What about serving ads on top of cars? Companies like London startup Eyetease have developed digital screens that can sit on top of taxis (above) to help cab firms earn money as they drive around. It’s a neat idea, but Ingram isn’t a fan.
“You can’t fit it in a lot of car parks,” Ingram said. “And some pickups, you’d never get to [them]. You know, I’m not sure that they are that effective. It’s just a lot of noise … I won’t profess to being an expert but it’s not something we’re looking at. Again, it’s against our regulations. TfL wouldn’t allow us to have advertising on the vehicles.”
Leave the call centre floor and climb the stairs at Addison Lee HQ and you’ll eventually end up at the top of the building. That’s where the IT team sits. It’s a small office, similar to the kind of space a young startup would rent. But this is well equipped, and comes with a brand new Apple TV and a screen showing people accessing the Addison Lee website.
Behaving like a tech startup
Ingram excitedly mentions the new Apple TV, and shows off his Apple Watch. There’s an Addison Lee app available for the device, and Ingram says it took two months to develop. The company doesn’t get many bookings through the wearable app, but Ingram says “it’s a good PR story.”

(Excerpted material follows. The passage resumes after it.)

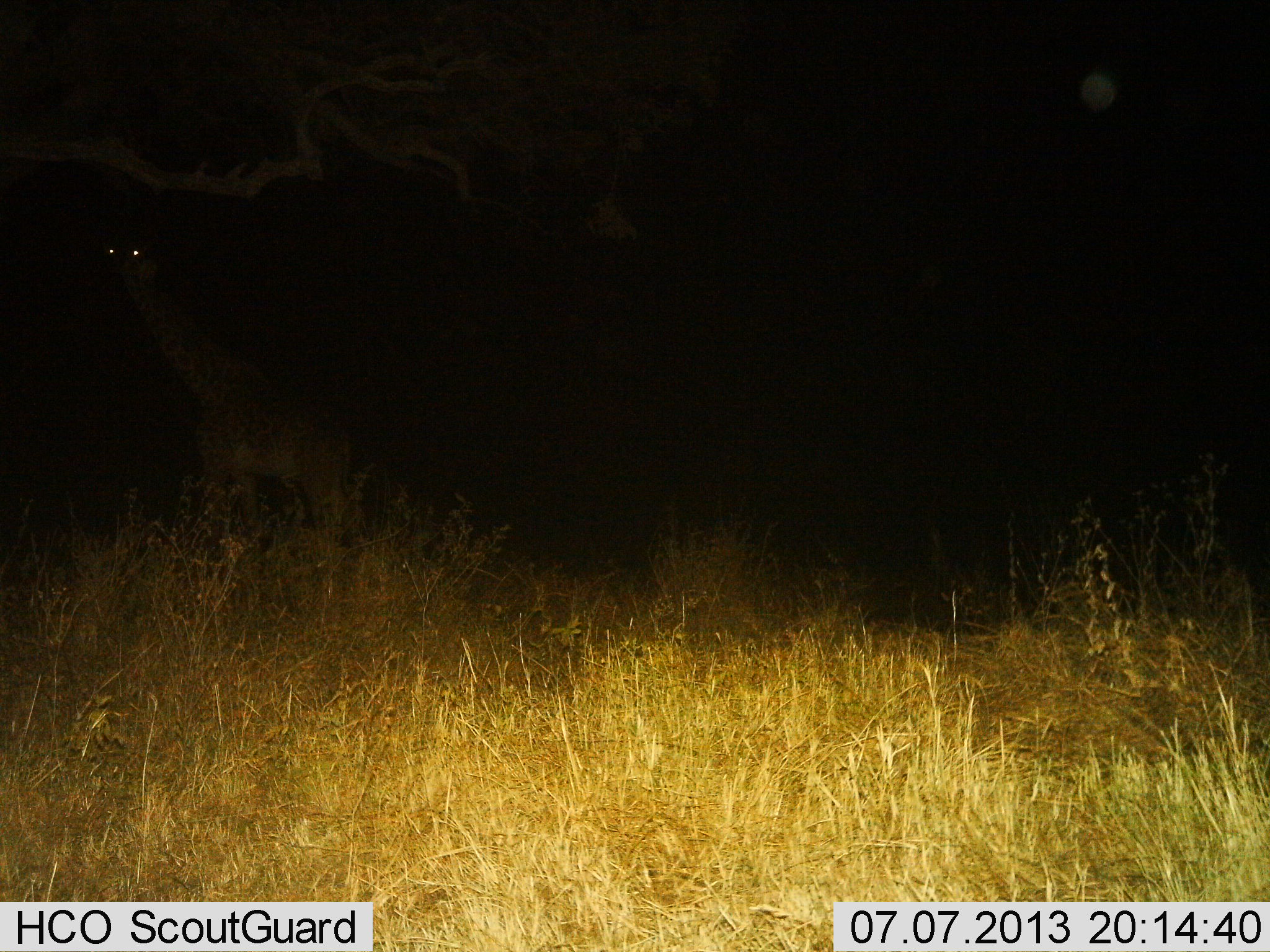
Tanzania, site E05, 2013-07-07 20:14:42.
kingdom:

The Addison Lee app recently added support for Apple Pay, Apple’s mobile payment function that lets customers use their phone to pay for items. Ingram says the functionality was added to the app in just 26 days. He says Addison Lee “drove Apple mad” as the company readied its technology, and eventually finished it with 15 minutes to spare before the launch.
How does a 40-year-old company like Addison Lee attract young developers and university leavers? Well-funded startups can likely pay more, and they’re probably more exciting to a new developer. Ingram says that Addison Lee provides office space to new startups, and some companies eventually join Addison Lee after working with the corporation. It also sponsors coding classes in Russia, and has a team of developers in the country also. So it’s a matter of visibility.
But as much as Addison Lee behaves like a young technology startup, it’s still a corporate giant that would be affected by Transport for London’s (TfL) tough new proposals on ridesharing apps like Uber.
TfL published a series of proposed rules for private hire companies that could seriously hurt companies like Addison Lee and Uber. Some of the rules make sense, like phone lines for apps, and tests to ensure that drivers can speak English. But other laws are much tougher. One proposal would force drivers to wait five minutes before picking up a passenger. Another rule being considered by TfL would ban animated cars on smartphone apps that show how far away a driver is.
The TfL proposals are currently undergoing a consultation process that means that people can give the organisation feedback on the ideas. Once that’s done, they could become law next year.
Ingram, however, isn’t worried by the TfL proposals. “Everyone will find a way around it,” he says about the proposed five minute wait time. He goes on to explain that Addison Lee has figured out how to deal with all of the proposals, and can tweak its software if it needs to. What changes is Addison Lee going to make to beat TfL? Ingram smiles. “I can’t tell you that,” he says.